Our Android Human Interface Guidelines were born out of our own struggles with the Android platform. Early on we made the decision that “porting” an app was a faulty term that was resulting in iOS apps being squeezed and refashioned into something that almost works on Android. Often these refashioned apps would carry over Apple design standards, sometimes even ignoring Android’s hardware buttons and sending users into navigational dead ends.”


Oh my, yes. Telling it like it is, these guys have put together a rather useful Android Design Guidelines document. No, the Android UI Guidelines are NOT the same. They do nuts and bolts, not look and feel.

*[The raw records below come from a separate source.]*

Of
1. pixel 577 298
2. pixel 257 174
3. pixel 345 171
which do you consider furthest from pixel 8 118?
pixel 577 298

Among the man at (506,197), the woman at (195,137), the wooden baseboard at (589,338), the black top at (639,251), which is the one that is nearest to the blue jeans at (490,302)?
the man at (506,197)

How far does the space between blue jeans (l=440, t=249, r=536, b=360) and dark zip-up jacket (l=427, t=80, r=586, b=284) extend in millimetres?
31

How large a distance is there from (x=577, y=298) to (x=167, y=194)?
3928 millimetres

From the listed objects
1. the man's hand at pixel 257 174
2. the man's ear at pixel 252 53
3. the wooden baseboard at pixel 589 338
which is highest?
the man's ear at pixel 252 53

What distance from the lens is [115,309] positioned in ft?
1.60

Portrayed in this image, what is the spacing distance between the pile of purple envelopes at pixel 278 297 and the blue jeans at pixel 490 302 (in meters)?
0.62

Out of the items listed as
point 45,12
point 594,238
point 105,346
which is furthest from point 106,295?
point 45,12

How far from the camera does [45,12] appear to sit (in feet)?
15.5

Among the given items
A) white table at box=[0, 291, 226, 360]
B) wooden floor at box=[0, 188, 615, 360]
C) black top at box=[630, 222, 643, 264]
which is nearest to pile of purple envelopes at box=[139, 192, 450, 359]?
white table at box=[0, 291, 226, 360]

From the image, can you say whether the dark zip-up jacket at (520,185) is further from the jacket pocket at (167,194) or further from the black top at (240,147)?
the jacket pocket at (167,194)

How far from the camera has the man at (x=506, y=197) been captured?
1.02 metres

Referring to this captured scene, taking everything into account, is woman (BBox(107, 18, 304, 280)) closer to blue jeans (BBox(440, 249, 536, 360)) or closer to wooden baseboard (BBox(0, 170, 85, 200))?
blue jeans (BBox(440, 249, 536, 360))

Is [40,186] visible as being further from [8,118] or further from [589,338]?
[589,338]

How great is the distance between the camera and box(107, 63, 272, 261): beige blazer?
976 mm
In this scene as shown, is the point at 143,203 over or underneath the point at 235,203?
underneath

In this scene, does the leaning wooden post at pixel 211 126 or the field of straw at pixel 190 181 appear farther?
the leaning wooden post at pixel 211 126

Both matter, though I could probably argue the point with hundreds of developers until I am one of the 41 shades of blue that Google was testing. (Actually, I prefer to think I would be no 42, for obvious reasons!)

There is a glaring disparity between Apple’s polished iOS product, and the Android offering. Part of the problem lies in multiple fractured versions of the interface (hence Google’s decision to not release Honeycomb yet), and in part because the tools and guidelines for design are awful – as opposed to the rich detail on how to code for the platform.

Google needs to up it’s designer friendliness. Now.

via Android Design Guidelines | Mutual Mobile.